◆ **What needs to be done**
Quote the material word for word, starting at the line that contains "How far is pixel" and ending with the final line of the material.

◆ **Material for the task**

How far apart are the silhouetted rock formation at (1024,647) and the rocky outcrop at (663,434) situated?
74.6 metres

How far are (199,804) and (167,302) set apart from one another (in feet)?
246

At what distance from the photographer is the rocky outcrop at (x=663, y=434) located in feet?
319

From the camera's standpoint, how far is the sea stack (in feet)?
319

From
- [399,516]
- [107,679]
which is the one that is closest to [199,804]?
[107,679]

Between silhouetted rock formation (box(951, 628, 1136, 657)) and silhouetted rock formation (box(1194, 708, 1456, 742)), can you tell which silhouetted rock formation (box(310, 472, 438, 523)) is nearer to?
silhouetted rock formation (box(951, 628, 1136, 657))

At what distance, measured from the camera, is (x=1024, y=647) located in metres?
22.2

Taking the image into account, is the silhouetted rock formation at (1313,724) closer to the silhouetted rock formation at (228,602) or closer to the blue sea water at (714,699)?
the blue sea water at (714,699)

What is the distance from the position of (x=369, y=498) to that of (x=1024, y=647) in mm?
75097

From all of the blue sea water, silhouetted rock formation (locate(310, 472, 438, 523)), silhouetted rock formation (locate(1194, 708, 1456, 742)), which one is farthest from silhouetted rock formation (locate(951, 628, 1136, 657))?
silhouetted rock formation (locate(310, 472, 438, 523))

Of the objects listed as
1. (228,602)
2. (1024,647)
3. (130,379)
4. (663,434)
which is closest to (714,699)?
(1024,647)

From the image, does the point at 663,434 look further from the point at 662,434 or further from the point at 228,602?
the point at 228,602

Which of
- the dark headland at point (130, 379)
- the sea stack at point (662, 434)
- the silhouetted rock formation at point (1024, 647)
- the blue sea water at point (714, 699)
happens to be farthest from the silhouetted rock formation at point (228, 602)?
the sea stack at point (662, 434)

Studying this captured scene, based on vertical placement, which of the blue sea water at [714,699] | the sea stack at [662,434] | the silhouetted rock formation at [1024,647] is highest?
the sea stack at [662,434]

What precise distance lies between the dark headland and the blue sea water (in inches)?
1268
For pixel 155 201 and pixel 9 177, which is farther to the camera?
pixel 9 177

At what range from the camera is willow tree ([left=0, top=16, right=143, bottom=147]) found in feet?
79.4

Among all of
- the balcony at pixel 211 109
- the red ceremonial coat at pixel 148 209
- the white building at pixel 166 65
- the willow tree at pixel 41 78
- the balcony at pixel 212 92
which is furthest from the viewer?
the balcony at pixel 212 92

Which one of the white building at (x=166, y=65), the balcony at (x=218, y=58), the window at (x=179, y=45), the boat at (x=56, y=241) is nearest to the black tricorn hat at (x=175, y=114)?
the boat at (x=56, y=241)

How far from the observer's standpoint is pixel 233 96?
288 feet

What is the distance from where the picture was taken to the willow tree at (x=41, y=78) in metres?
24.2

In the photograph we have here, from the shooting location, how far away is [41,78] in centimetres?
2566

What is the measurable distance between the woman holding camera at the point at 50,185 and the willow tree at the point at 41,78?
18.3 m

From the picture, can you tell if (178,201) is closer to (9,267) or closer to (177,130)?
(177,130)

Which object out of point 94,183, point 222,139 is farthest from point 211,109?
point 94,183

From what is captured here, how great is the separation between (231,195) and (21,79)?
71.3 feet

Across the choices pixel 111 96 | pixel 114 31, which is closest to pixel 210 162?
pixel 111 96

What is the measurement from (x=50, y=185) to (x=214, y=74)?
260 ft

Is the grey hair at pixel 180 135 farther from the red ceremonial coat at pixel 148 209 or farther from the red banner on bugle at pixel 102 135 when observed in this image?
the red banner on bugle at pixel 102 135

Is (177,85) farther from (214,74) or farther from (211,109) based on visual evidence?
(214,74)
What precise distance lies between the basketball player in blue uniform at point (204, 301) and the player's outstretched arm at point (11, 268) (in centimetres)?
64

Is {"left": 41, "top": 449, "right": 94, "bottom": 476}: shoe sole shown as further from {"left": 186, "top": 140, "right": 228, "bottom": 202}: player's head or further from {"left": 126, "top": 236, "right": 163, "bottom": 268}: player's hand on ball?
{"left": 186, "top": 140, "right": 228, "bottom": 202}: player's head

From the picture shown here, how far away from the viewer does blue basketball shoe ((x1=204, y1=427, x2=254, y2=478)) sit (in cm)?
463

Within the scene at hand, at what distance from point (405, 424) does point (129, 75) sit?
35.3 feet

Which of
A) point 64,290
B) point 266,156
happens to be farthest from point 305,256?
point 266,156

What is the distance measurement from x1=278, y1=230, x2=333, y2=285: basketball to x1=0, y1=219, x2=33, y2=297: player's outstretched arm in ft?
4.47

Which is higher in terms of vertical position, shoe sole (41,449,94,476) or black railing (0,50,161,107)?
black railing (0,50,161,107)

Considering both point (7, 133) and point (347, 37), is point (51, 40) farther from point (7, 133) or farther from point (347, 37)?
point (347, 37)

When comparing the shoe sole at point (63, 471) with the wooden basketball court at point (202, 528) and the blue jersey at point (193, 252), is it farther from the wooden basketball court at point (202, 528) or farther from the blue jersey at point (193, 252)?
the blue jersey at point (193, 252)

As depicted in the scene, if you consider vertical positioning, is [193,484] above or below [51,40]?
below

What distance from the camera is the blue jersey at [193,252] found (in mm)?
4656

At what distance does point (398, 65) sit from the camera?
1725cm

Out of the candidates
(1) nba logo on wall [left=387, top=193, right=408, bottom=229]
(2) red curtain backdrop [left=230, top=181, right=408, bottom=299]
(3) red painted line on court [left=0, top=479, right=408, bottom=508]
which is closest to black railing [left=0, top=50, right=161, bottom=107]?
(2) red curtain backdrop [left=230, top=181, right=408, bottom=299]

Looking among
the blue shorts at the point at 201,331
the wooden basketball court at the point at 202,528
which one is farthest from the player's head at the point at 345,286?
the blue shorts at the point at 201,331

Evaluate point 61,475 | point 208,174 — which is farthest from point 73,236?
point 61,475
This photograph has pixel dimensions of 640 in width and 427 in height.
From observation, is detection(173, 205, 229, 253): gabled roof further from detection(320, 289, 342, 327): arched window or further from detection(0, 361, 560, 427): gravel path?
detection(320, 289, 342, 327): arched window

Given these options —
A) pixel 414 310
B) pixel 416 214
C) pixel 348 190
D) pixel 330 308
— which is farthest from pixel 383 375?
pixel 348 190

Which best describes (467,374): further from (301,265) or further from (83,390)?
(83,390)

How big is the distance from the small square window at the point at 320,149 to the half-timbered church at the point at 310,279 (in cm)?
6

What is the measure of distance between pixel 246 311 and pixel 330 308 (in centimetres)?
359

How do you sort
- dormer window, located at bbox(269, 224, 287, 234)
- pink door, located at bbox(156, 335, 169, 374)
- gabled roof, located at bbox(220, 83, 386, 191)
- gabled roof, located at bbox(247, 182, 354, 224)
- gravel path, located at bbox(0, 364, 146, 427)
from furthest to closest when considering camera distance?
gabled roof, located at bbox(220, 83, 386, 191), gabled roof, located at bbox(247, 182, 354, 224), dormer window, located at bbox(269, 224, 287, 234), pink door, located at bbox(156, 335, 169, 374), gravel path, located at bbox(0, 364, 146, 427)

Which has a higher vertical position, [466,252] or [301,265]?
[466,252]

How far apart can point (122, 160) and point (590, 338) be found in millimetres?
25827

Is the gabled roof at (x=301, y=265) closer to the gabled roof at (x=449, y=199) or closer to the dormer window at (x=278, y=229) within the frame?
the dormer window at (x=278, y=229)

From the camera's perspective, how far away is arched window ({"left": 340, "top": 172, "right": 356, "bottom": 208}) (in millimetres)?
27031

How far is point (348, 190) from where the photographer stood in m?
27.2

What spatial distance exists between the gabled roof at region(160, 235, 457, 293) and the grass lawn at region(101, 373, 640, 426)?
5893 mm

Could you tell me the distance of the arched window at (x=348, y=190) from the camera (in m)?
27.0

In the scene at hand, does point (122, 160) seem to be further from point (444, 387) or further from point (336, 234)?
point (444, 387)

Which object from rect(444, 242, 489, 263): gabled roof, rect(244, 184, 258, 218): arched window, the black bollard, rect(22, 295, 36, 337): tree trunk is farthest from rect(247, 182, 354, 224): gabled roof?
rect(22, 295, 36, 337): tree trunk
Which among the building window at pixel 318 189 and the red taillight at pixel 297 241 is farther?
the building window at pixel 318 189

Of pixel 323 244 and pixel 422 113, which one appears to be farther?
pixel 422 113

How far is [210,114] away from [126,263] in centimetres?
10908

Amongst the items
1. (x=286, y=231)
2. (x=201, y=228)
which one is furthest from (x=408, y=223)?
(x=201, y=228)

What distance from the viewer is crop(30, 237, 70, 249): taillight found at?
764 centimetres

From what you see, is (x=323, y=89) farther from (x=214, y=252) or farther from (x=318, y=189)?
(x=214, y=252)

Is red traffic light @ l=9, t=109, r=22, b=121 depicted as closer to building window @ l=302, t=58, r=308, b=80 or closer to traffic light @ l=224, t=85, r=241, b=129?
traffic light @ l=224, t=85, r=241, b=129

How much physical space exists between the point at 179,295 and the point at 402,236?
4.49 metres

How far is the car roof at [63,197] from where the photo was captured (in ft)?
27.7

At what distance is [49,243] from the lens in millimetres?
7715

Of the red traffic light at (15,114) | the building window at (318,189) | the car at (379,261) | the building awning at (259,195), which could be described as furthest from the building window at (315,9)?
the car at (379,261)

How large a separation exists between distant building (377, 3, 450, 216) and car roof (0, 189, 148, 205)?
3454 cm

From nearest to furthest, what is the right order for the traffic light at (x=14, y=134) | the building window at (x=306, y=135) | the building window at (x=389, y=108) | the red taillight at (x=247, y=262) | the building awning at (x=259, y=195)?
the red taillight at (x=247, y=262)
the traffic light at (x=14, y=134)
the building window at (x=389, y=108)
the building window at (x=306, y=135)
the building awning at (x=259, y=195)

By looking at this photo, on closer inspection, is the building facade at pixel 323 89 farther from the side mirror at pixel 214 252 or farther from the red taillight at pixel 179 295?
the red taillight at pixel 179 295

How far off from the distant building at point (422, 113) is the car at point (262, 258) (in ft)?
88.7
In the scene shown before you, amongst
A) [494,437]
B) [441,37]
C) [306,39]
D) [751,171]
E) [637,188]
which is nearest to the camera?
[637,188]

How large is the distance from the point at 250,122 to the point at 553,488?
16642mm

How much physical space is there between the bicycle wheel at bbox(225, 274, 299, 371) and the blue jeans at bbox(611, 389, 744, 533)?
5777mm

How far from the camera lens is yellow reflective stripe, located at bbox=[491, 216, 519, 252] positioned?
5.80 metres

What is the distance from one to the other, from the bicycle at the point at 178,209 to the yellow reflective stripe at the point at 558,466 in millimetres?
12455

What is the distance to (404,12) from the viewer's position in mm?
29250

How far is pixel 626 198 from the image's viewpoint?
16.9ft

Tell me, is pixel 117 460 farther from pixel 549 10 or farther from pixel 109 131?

◆ **Solution**
How far is pixel 626 198 from the image's viewpoint?
16.9ft

Tell me, is pixel 117 460 farther from pixel 549 10 or farther from pixel 109 131?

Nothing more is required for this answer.